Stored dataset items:
____________
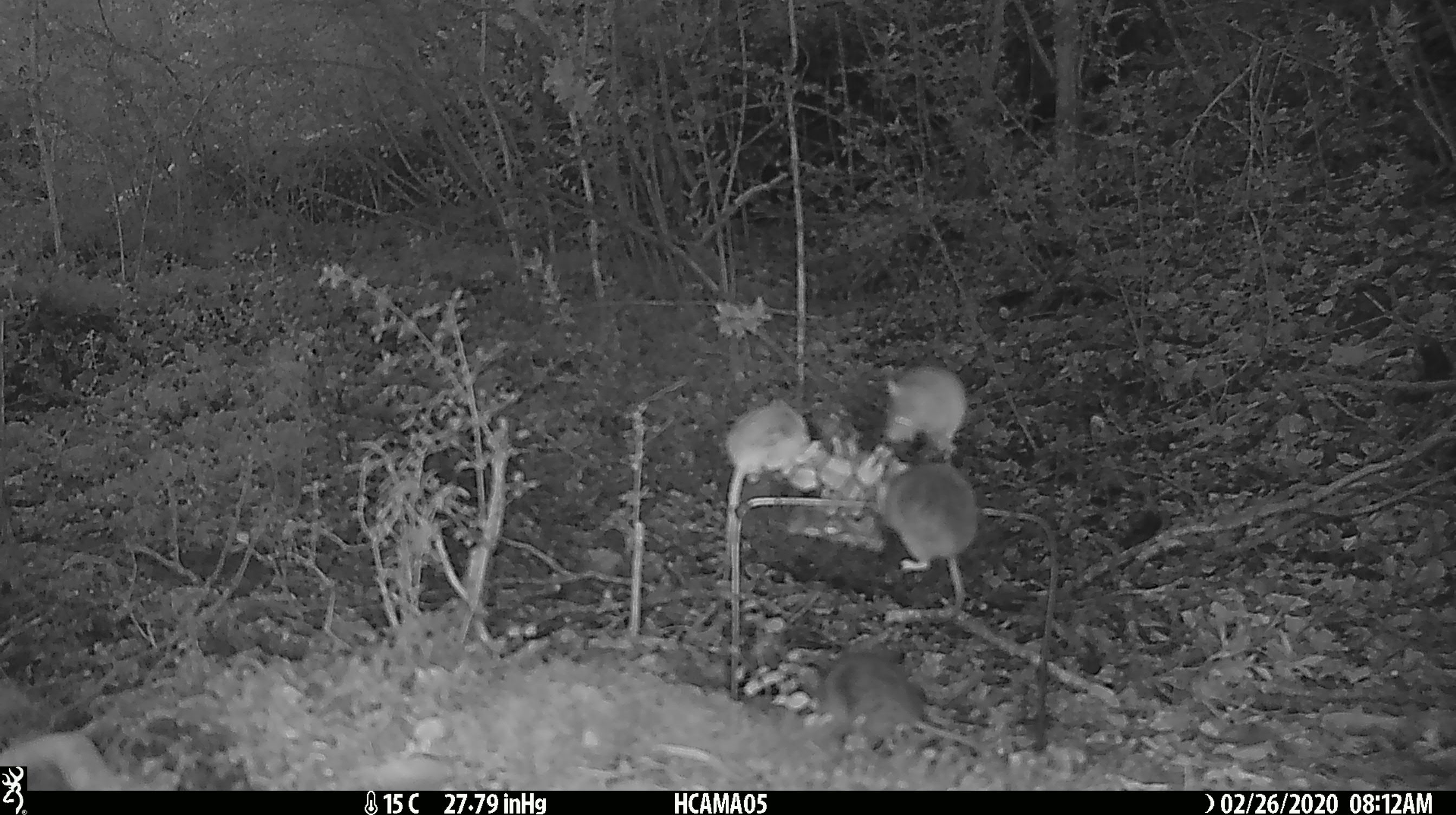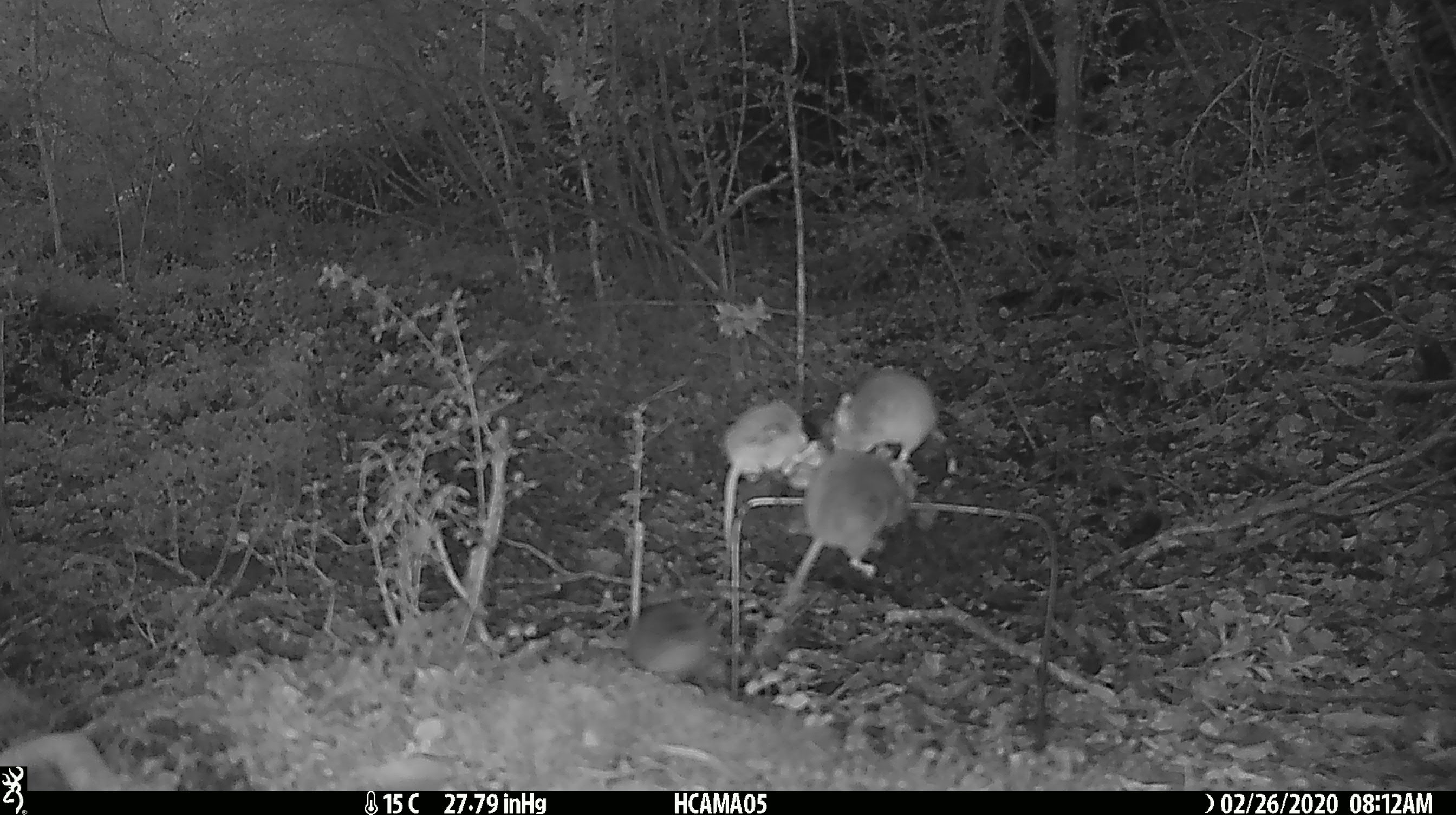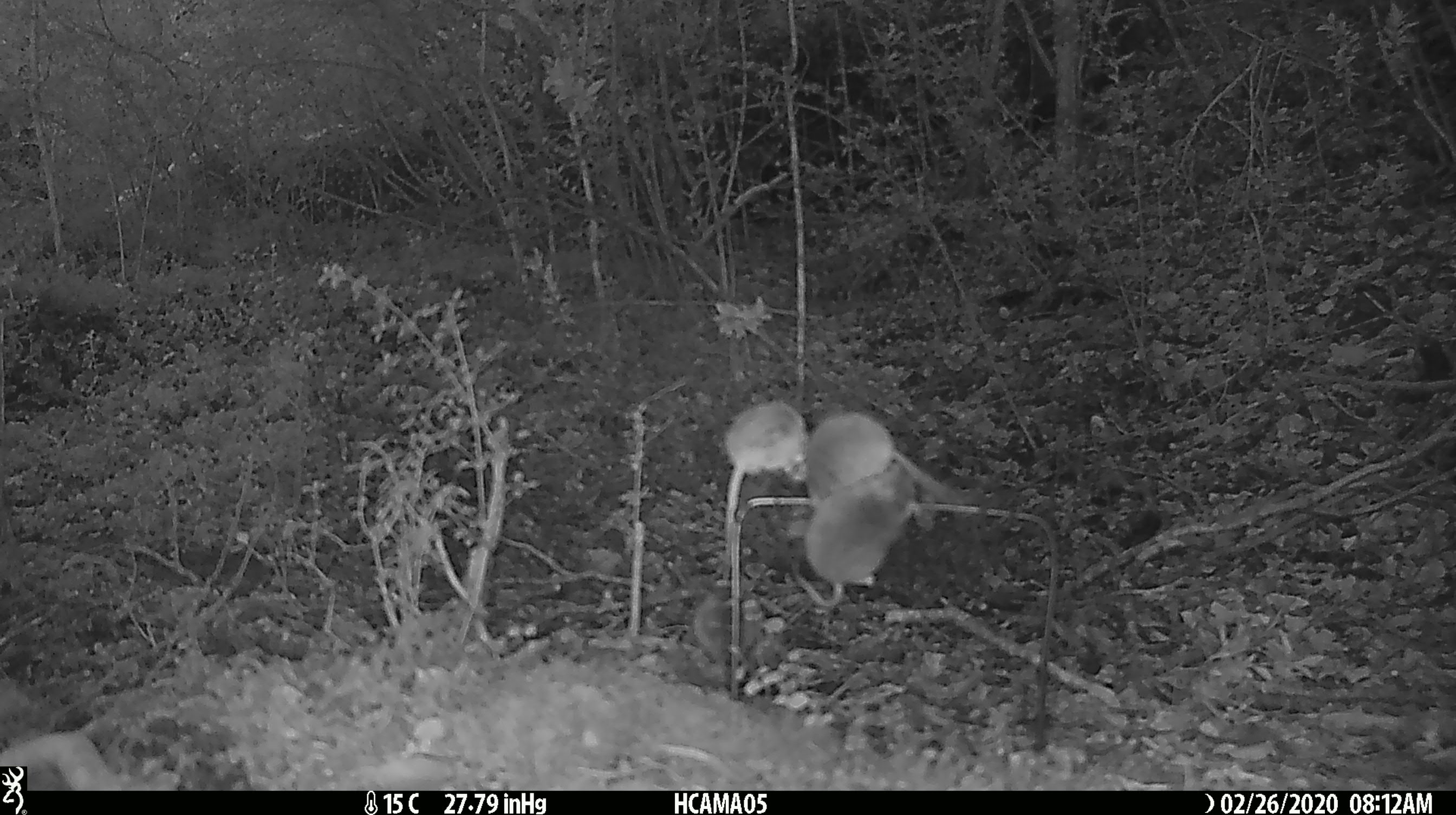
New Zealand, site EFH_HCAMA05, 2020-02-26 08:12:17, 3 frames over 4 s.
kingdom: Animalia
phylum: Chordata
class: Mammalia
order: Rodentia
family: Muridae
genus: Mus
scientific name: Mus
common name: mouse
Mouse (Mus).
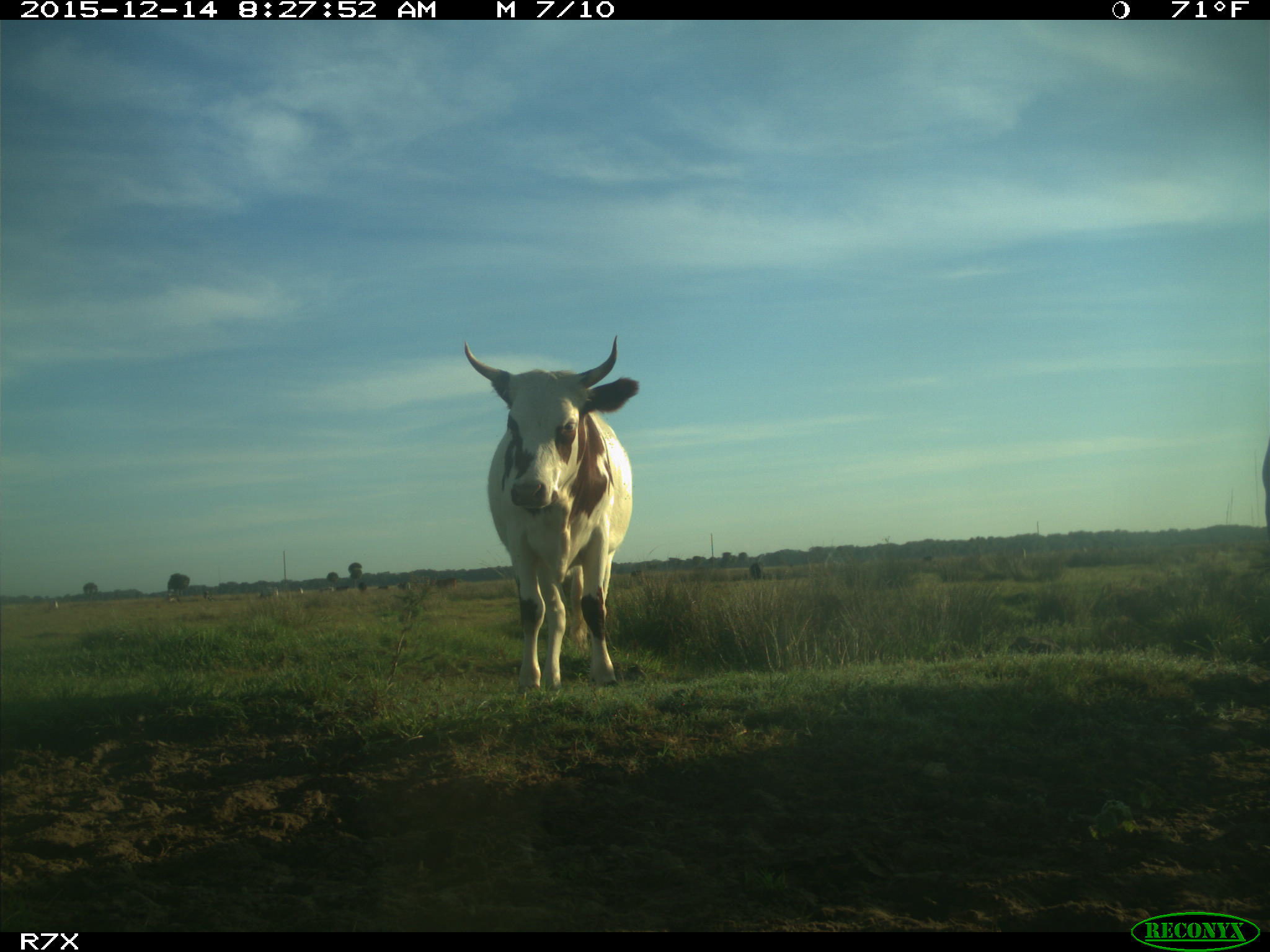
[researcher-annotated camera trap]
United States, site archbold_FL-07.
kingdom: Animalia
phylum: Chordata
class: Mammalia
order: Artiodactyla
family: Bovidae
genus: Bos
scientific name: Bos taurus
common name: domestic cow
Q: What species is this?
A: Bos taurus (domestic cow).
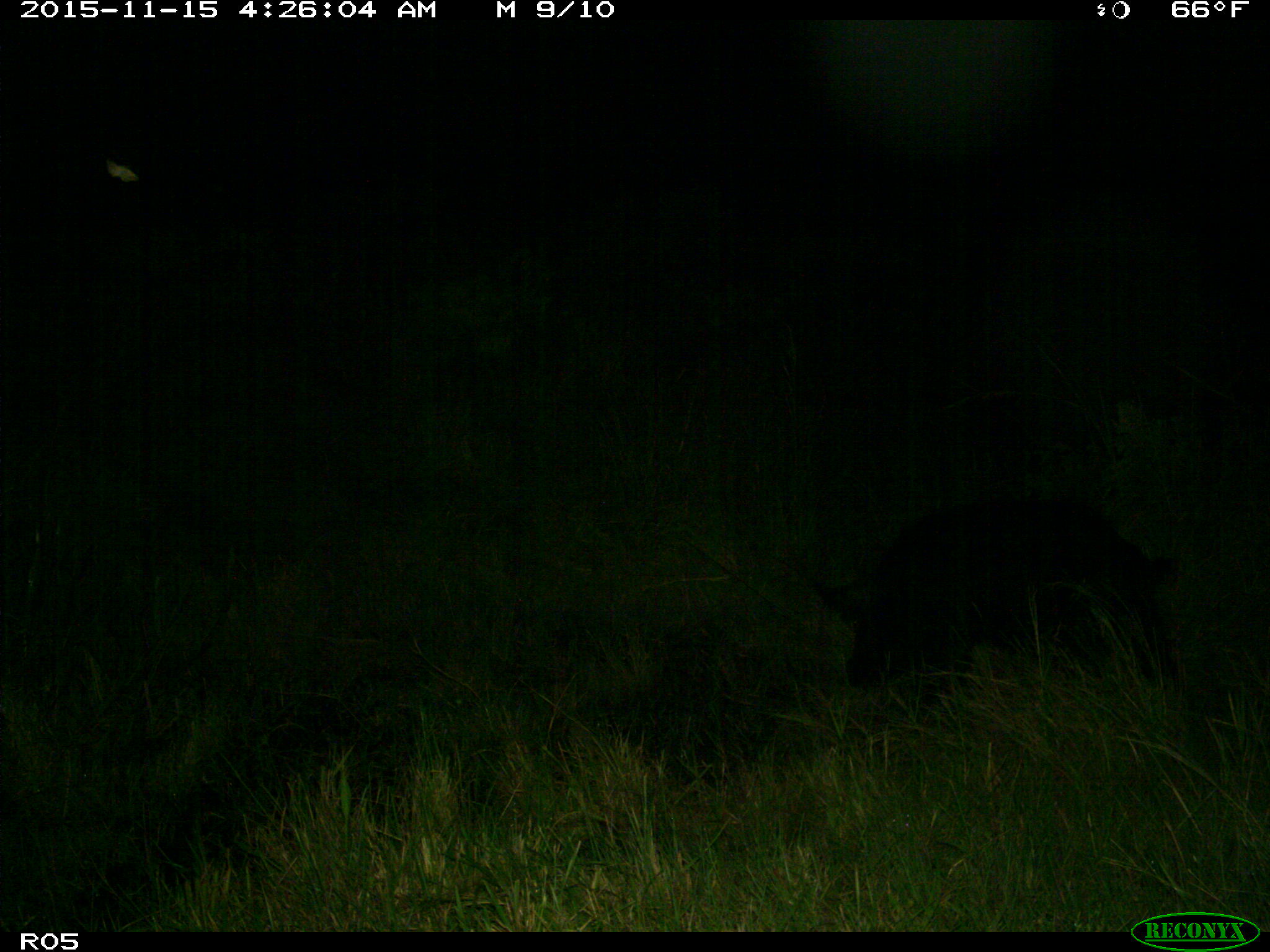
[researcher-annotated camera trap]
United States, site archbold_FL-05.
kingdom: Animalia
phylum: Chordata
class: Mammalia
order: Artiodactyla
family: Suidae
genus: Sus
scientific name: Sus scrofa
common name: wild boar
____________
• _YOUR ASSIGNMENT_
Using the data above, count the lines that include "scientific" and write the number alone.

• _RESULT BELOW_
3